Car-sharing service GoGet has revealed it was a victim of a security breach in late June 2017, eight months before new data breach disclosure laws are due to come into effect nationwide.
The company said this week that it had identified a breach in its security systems from an unauthorised hacker in June last year, and immediately launched an internal investigation.
The New South Wales Police Cybercrime Squad was also notified, as it is believed the suspected hacker was attempted to access the company’s fleet booking system to use its cars without permission.
NSW Police have since said a suspect has been taken into custody and charged with two counts of unauthorised access, modification, or impairment with intent to commit serious indictable offence, and 33 counts of take and drive conveyance without consent of owner.

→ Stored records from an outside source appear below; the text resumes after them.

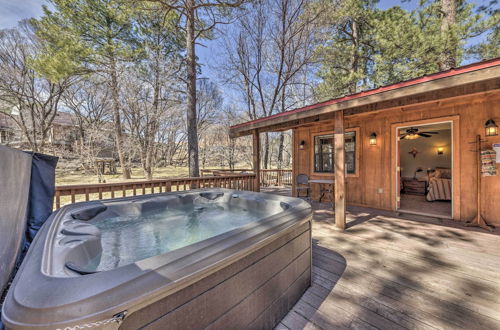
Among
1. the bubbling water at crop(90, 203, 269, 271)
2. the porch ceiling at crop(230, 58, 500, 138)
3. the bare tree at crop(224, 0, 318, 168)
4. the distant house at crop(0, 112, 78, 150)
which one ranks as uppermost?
the bare tree at crop(224, 0, 318, 168)

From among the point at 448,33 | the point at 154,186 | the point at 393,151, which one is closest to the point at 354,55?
the point at 448,33

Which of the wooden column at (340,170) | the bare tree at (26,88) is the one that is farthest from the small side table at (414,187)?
the bare tree at (26,88)

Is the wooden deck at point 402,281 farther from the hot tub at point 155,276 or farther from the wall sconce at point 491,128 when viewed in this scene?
the wall sconce at point 491,128

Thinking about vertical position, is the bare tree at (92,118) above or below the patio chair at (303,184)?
above

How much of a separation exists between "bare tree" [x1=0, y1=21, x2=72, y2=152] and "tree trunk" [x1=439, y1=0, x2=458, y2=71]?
40.1 feet

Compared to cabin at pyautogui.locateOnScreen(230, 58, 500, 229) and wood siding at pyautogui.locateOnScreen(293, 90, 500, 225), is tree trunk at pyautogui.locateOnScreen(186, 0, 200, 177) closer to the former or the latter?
cabin at pyautogui.locateOnScreen(230, 58, 500, 229)

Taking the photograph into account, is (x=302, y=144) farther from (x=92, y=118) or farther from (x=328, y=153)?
(x=92, y=118)

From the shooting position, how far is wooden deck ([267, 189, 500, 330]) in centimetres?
152

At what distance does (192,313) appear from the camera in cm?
97

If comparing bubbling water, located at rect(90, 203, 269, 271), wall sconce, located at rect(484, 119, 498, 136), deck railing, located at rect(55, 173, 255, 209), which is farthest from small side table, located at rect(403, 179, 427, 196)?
bubbling water, located at rect(90, 203, 269, 271)

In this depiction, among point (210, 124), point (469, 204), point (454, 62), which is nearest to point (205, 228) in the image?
point (469, 204)

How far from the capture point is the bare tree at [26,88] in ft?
25.7

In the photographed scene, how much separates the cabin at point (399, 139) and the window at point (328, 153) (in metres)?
0.03

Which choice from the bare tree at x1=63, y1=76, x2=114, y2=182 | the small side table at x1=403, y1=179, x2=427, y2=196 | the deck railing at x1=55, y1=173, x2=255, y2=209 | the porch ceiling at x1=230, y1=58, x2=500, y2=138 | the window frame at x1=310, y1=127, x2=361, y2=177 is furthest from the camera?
the bare tree at x1=63, y1=76, x2=114, y2=182
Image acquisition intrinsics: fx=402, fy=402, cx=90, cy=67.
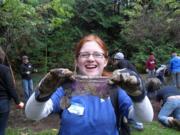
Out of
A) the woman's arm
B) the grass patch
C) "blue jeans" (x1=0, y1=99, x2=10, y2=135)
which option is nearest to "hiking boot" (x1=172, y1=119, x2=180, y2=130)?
the grass patch

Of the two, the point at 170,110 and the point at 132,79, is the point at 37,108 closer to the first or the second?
the point at 132,79

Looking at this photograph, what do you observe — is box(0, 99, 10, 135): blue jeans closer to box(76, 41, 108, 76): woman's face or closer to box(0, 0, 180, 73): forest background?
box(76, 41, 108, 76): woman's face

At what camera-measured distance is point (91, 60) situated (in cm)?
265

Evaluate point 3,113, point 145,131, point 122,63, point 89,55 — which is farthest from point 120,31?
point 89,55

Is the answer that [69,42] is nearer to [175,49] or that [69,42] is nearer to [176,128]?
→ [175,49]

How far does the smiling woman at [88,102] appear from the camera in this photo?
2486 mm

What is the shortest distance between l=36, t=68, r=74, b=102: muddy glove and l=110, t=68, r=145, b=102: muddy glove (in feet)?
0.90

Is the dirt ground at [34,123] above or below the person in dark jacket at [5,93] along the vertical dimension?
below

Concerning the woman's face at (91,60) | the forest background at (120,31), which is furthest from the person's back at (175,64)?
the woman's face at (91,60)

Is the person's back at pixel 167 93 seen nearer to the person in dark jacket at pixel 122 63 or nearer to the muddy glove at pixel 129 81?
the person in dark jacket at pixel 122 63

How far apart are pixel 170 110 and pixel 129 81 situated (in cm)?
620

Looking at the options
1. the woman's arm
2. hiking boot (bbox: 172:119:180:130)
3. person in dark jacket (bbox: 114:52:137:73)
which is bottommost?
hiking boot (bbox: 172:119:180:130)

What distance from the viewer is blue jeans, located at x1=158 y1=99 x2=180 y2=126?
26.9 feet

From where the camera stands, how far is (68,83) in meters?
2.51
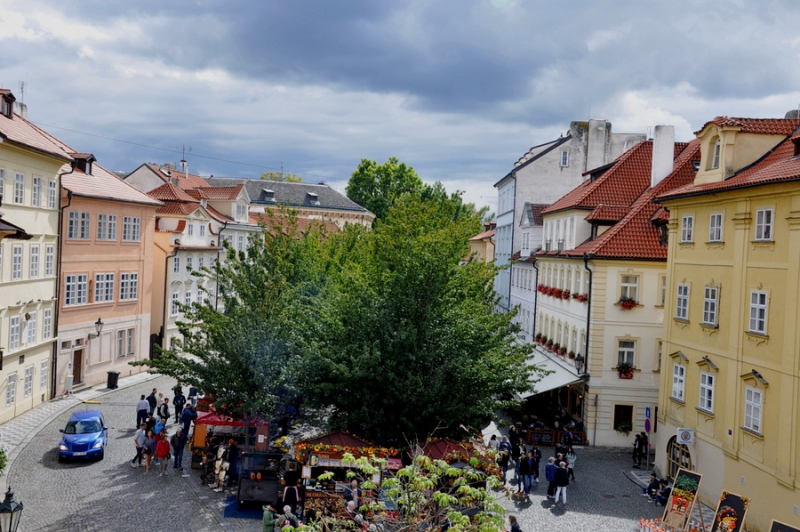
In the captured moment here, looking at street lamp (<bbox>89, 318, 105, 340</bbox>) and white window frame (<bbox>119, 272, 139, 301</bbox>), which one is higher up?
white window frame (<bbox>119, 272, 139, 301</bbox>)

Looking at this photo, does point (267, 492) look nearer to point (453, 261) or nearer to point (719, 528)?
Answer: point (453, 261)

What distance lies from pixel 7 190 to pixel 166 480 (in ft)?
45.2

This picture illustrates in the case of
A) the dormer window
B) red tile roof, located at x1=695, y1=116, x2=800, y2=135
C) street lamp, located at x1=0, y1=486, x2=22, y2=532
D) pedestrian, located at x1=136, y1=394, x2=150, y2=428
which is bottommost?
pedestrian, located at x1=136, y1=394, x2=150, y2=428

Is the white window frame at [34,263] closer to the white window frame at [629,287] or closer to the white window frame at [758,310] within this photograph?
the white window frame at [629,287]

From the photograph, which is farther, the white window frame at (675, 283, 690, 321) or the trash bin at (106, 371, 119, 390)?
the trash bin at (106, 371, 119, 390)

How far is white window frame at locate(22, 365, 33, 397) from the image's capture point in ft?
109

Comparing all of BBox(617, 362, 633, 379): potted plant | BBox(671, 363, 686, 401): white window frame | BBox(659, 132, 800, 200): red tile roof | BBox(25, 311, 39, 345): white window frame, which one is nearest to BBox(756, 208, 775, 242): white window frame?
BBox(659, 132, 800, 200): red tile roof

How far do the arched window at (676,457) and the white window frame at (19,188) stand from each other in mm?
26324

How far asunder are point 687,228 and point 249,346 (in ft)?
49.1

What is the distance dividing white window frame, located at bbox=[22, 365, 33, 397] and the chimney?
28.8 metres

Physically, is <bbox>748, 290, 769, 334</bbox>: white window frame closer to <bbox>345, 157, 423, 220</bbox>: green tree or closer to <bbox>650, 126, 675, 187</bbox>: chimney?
<bbox>650, 126, 675, 187</bbox>: chimney

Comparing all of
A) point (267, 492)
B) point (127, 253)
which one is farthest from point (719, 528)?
point (127, 253)

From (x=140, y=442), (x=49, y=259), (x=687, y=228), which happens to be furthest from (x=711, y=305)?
(x=49, y=259)

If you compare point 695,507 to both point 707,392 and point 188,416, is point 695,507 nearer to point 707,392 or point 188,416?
point 707,392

The data accessed by the suspected hacker may include whatever information GoGet customers provided upon signing up to the service, including their name, address, email address, phone number, date of birth, driver licence details, employer, emergency contact name and phone number.
GoGet said it has emailed all customers affected by the breach to let them know if their personal information or payment card details have been accessed, however, the company said “there’s no evidence that the suspect has disseminated any of the personal information or payment card details of affected individuals”.
“This has and will continue to be monitored closely by the NSW Police as part of its investigation,” the company said.
Despite the breach occurring seven months ago, GoGet said it was advised by NSW Police not tell customers or else the investigation could be jeopardised.
GoGet emailed me a whole 7 months after they were hacked to say a bunch of my personal info was compromised. Absolutely useless company. pic.twitter.com/VdAvyHvAaU
— Tom Joyner (@tomrjoyner) January 30, 2018
The car-sharing service said it has now brought in external cybersecurity experts to assess how improvements can be made to its security infrastructure, and customers have also been advised to review their credit ratings for any discrepancies or unusual activity.
Nationwide mandate to disclose data breaches
This security breach comes just weeks before a nationwide requirement for businesses turning over $3 million a year to disclose any security breaches to their customers comes into effect on February 22.
According to the legislation, companies will have 30 days to inform their customers if disclosure of data from a hacker or other unauthorised source “would be likely to result in serious harm to any of the individuals to whom the information relates”.
Failure to disclose a breach under the new regulations could see companies hit with fines of up to $1.8 million, while individuals could be fined up to $360,000.
GoGet was not legally required to disclose its breach to customers, however, cybersecurity consultant Nick Ellsmore says the company made a step in the right direction.
‘The fact they made the breach public is a positive step. The thing going to scare most organisations is if someone goes public before you do, that can be very damaging,” he says.
Over the first six to 18 months of the new disclosure rules being in play, Ellsmore says the first cases of data disclosure will set precedents for how the Office of the Australian Information Commissioner (OAIC) assesses future cases.
“The Privacy Act is written in poor terms. It uses the term ‘reasonable steps’ [to deal with assessing breaches], and ultimately OAIC issues guidance and other interpretations to help people understand what those what steps are,” he says.
“I think in time it will all become a lot clearer, particular when the first couple of organisations choose not to disclose and they get hauled over for not making an incorrect assessment.”
Due to the broad language written into the mandatory disclosure legislation, Ellsmore fears companies may take advantage of the room for interpretation by seeking out agencies who will argue on the side of the company wishing not to disclose their breach.
“The whole structure isn’t in place yet, but you can imagine a situation in which an organisation doesn’t want to disclose and they could effectively consult security firms until they found someone who says, ‘no I don’t think there is any case of serious harm’.”